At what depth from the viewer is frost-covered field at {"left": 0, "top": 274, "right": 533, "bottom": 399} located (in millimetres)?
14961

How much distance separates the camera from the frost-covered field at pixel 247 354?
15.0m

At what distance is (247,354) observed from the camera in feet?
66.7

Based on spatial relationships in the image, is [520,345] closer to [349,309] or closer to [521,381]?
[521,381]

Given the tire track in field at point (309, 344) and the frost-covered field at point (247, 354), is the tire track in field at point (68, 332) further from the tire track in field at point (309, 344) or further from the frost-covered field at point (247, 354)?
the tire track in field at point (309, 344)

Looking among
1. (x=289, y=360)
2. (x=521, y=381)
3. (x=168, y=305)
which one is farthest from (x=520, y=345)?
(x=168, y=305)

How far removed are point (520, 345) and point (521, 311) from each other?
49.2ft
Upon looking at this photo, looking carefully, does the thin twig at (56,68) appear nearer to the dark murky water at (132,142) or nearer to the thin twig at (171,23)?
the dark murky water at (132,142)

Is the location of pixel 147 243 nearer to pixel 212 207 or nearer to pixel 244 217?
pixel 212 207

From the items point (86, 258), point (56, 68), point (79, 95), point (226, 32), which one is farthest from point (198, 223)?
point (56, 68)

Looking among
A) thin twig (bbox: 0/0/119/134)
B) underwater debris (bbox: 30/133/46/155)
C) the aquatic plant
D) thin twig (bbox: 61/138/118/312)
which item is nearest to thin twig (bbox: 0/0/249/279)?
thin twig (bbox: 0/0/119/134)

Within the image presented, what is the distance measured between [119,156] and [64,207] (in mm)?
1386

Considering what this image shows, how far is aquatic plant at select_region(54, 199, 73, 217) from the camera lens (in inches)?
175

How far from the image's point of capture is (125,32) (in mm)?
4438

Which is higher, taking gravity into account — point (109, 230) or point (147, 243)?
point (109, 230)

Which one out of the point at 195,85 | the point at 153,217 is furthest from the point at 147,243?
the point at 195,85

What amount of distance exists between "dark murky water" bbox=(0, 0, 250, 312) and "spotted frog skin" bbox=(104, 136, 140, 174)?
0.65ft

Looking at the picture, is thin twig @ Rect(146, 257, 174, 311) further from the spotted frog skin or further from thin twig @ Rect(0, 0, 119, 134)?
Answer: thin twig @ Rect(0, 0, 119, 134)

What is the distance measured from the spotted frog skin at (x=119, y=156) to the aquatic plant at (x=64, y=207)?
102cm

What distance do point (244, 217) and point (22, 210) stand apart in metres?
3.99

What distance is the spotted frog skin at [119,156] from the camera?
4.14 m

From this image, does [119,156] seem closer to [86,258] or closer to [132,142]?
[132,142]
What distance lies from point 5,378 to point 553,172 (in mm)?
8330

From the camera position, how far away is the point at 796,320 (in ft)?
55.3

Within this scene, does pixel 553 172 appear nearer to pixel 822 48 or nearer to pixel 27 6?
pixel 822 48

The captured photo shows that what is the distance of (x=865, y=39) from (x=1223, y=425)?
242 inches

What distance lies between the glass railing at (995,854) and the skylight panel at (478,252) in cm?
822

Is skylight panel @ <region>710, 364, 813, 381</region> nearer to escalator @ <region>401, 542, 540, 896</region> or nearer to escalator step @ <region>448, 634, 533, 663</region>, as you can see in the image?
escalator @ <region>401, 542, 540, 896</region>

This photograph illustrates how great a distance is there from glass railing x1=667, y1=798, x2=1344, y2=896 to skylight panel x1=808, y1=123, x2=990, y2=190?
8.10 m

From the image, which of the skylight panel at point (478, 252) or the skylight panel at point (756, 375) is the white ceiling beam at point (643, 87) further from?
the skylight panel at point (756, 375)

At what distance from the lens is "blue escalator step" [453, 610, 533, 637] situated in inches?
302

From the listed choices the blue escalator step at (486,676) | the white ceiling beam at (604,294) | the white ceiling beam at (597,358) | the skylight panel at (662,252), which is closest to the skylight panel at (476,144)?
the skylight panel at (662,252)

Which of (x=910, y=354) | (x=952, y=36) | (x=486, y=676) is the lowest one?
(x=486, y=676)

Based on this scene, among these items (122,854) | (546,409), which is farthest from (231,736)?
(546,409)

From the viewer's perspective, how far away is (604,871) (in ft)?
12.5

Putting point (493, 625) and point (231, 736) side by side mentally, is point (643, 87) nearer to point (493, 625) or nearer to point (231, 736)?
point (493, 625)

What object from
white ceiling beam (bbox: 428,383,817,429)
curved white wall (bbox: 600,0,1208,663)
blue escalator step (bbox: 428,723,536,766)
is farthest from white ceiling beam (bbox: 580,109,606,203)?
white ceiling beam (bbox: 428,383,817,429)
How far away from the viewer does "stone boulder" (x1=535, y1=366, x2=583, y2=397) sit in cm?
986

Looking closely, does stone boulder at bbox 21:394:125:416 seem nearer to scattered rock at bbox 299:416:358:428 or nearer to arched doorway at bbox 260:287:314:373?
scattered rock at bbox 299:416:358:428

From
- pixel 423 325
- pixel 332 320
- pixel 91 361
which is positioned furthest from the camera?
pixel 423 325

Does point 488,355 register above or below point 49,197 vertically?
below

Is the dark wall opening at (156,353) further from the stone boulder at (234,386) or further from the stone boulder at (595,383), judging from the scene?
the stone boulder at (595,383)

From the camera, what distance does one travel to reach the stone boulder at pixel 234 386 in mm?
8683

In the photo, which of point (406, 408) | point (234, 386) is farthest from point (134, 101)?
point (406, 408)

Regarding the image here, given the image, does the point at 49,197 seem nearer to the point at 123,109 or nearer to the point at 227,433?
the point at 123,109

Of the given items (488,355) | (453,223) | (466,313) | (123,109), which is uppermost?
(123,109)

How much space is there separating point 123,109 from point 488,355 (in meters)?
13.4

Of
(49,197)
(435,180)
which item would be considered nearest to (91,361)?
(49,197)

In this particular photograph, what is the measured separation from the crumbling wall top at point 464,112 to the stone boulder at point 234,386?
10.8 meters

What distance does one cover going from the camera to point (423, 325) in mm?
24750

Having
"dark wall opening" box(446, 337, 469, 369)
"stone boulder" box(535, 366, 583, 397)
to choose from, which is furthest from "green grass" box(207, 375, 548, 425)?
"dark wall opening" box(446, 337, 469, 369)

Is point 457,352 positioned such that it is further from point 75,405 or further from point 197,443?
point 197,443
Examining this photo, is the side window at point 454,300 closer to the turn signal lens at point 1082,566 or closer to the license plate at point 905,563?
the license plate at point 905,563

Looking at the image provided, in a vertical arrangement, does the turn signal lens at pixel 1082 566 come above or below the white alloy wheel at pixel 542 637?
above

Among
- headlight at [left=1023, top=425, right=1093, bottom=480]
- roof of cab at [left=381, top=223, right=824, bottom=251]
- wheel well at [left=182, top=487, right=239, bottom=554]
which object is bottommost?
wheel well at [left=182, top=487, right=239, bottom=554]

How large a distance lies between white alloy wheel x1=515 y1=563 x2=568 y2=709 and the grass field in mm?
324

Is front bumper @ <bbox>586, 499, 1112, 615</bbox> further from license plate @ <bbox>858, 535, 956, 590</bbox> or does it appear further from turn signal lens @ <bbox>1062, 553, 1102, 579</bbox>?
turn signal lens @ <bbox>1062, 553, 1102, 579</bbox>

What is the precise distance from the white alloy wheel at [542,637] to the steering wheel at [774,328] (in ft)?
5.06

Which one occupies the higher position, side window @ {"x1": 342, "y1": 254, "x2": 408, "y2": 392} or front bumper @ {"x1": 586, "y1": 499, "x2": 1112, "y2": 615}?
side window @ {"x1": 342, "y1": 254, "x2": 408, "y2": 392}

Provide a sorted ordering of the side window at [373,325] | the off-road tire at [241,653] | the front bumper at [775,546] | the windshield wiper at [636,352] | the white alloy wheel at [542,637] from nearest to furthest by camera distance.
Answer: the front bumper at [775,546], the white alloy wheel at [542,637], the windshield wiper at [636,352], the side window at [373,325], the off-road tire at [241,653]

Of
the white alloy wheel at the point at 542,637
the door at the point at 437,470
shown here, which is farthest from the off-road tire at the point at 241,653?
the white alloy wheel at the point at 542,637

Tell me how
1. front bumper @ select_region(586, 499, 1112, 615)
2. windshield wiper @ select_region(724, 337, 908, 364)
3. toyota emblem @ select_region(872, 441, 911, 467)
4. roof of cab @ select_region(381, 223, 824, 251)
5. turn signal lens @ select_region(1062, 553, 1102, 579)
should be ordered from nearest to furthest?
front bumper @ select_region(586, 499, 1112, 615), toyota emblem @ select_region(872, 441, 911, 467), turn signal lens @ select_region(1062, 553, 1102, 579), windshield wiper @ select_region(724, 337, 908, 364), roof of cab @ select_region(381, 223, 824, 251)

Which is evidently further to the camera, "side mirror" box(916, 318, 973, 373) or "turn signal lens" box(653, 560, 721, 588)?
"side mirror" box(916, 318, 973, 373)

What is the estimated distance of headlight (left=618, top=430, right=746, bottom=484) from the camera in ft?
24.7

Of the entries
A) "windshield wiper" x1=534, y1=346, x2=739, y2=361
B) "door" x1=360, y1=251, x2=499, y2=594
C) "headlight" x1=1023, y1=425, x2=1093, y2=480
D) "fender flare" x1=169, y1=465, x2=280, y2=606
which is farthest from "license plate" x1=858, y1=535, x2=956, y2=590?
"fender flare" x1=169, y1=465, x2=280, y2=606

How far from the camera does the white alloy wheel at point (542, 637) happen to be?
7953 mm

### STATED EXERCISE
Reproduce the listing between the lines holding "Of the given" and "10.8 meters", inclusive, with nothing else.

### CORRECT RESULT
Of the given items (488,355) | (453,223) | (466,313) | (123,109), which is uppermost?
(123,109)

How much space is there separating point 123,109 from point 488,355 (in meters)?
13.4

Of
(49,197)
(435,180)
which item would be considered nearest to (91,361)?
(49,197)

In this particular photograph, what is the measured separation from the crumbling wall top at point 464,112 to the stone boulder at point 234,386?
10.8 meters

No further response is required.